23.Explain the Fed's policy tools and briefly describe how each works.
By increasing the required reserve ratio, the Fed forces banks to hold a _______ quantity of monetary base and the interest rate _______.
A.
larger; rises
B.
larger; falls
C.
smaller; falls
D.
smaller; rises
By lowering the interest rate, the Fed makes it _______ costly for the banks to borrow monetary base and the interest rate _______.
A.
more; rises
B.
more; falls
C.
less; falls
D.
less; rises
When the Fed sells securities in the open market, the monetary base _______ and the interest rate _______.
A.
decreases; falls
B.
increases; falls
C.
decreases; rises
D.
increases; rises
30.When the quantity of real GDP demanded exceeds the quantity of real GDP supplied, firms
A.
increase production and lower prices.
B.
increase production and prices.
C.
do not change production because aggregate demand and potential GDP will adjust.
D.
decrease production and prices.
E.
decrease production and increase prices.
23. A. Larger and rises.
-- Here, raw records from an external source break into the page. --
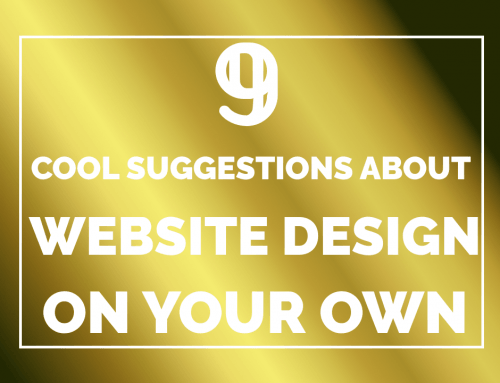 9 Simple Suggestions for an Aesthetic Website Design for a great Visitor Retention Rate!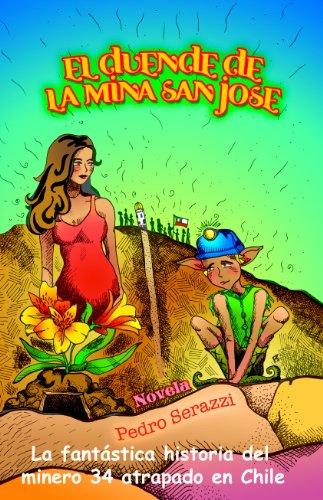Descargar Libro El Duende De La Mina San Jose Pedr0 Serazzi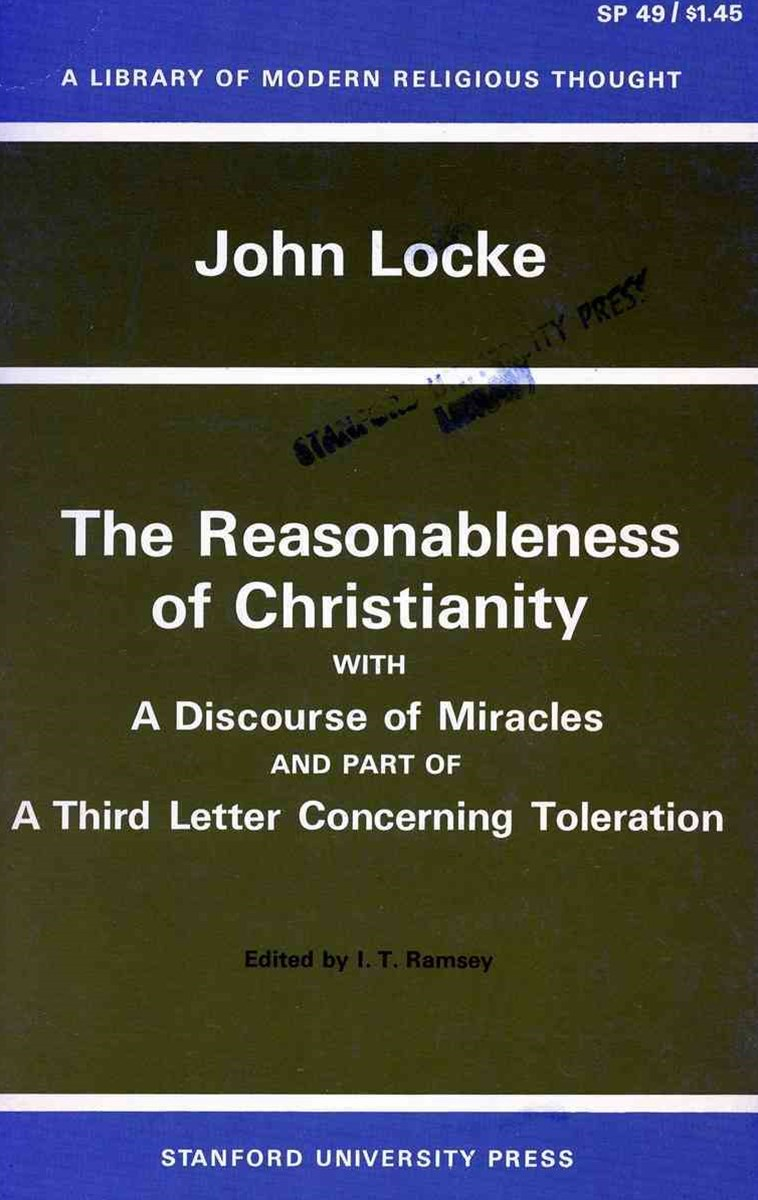 Reasonableness of Christianity, and a Discourse of Miracles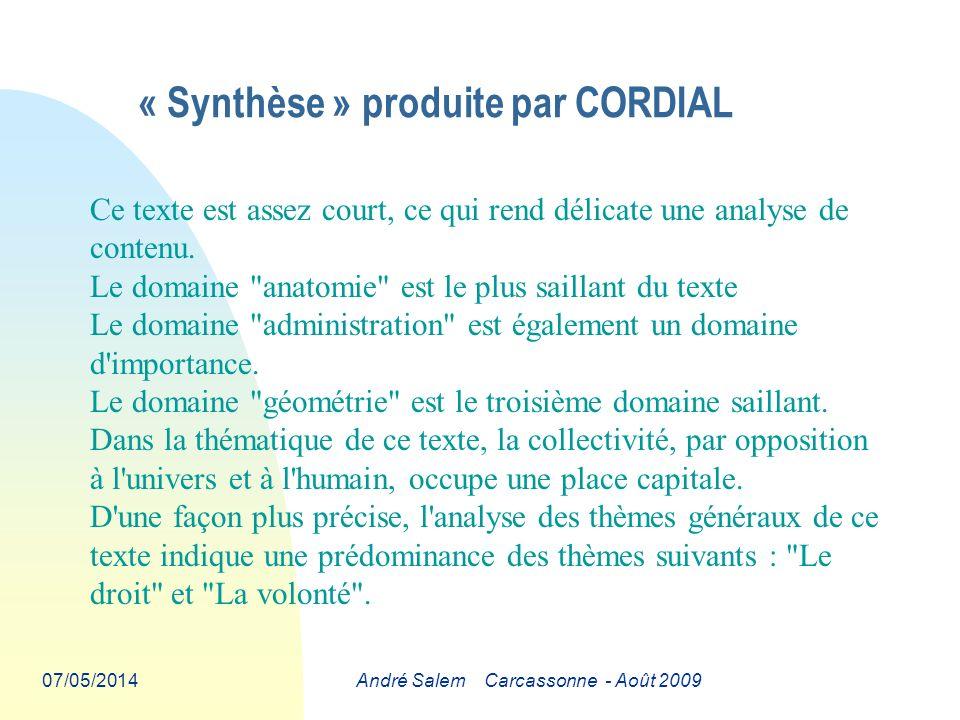 07/05/2014André Salem Carcassonne - Août 2009 Ce texte est assez court, ce qui rend délicate une analyse de contenu.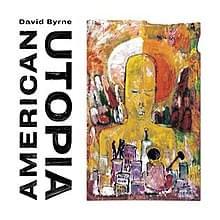 ALBUM OF THE WEEK: David Byrne – American Utopia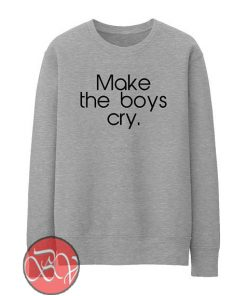 Make The Boys Cry Sweatshirt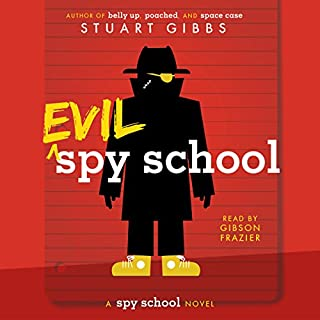 Evil Spy School                   Written by:                                                                                                                                 Stuart Gibbs                               Narrated by:                                                                                                                                 Gibson Frazier                      Length: 6 hrs and 6 mins     6 ratings     Overall 4.7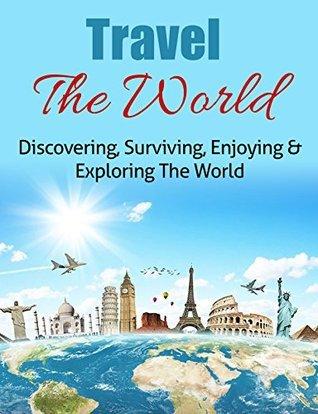 Travel The World: Discovering, Surviving, Enjoying & Exploring The World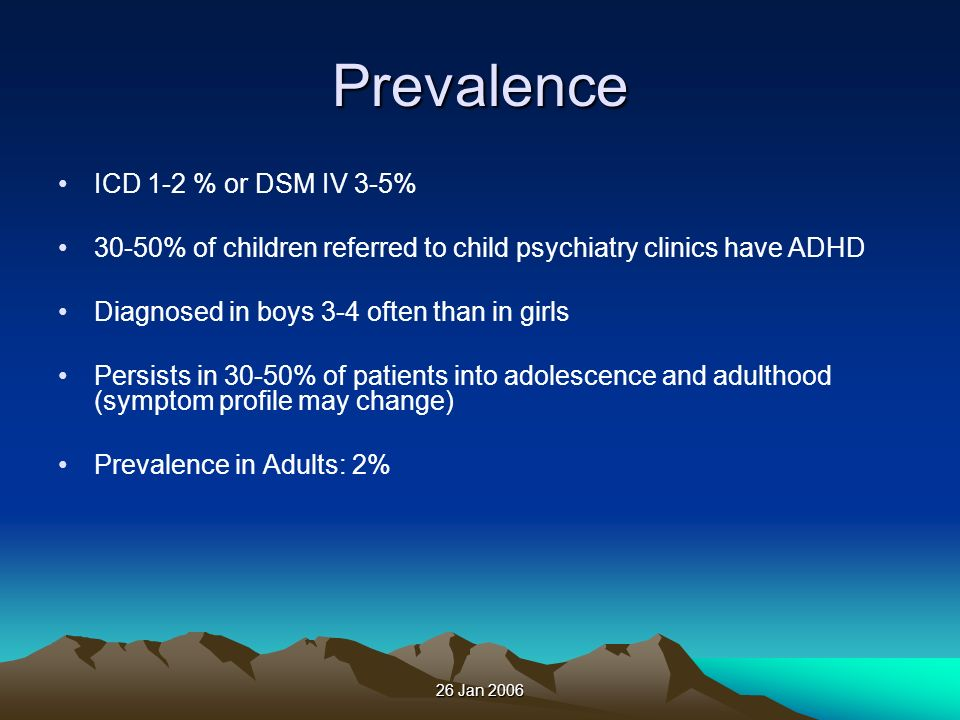 Prevalence ICD 1-2 % or DSM IV 3-5%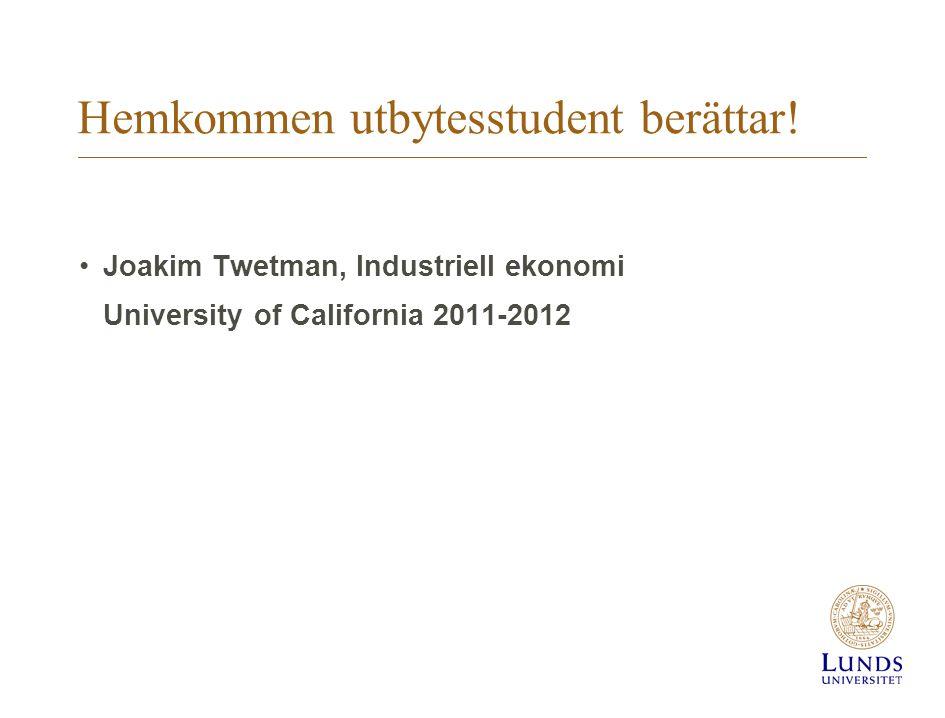 Hemkommen utbytesstudent berättar! •Joakim Twetman, Industriell ekonomi University of California 2011-2012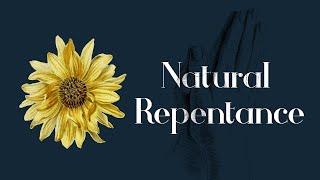 Natural Repentance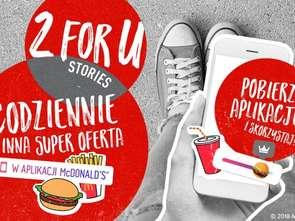 2 for U Stories - nowa aktywacja w aplikacji McDonald's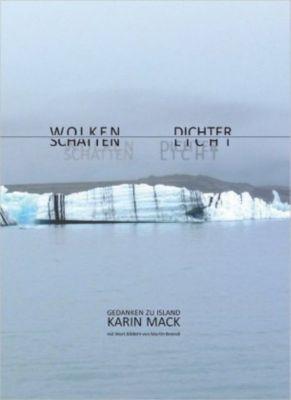 Karin Mack - Wolkenschatten / Dichterlicht, Karin Mack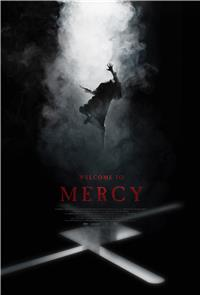 Welcome to Mercy (2018) Poster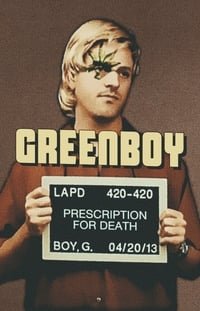 Greenboy: Prescription for Death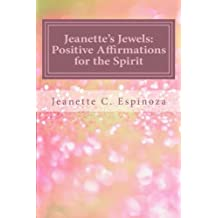 Jeanette's Jewels: Affirmations for the Spirit (Volume 1)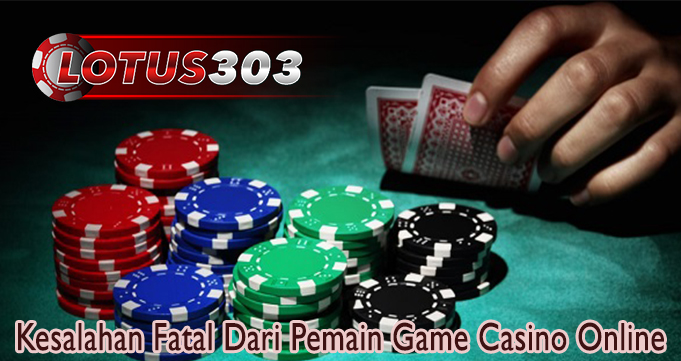 Kesalahan Fatal Dari Pemain Game Casino Online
When reserve requirements are increased, commercial banks hold a large amount of deposits which reduce money supply and increase the interest rate.
24. C. Less, falls. When the Fed lowers the interest rate (discount rate) it becomes cheaper for the banks to borrow from the Central banks.
25 C. Decreases, rises. When the Fed sells securities in the open market, money supply contracts and interest rate rises.
30. B. Increase production and prices. Consumers will demand more goods which will increase the price level and producers will produce more goods.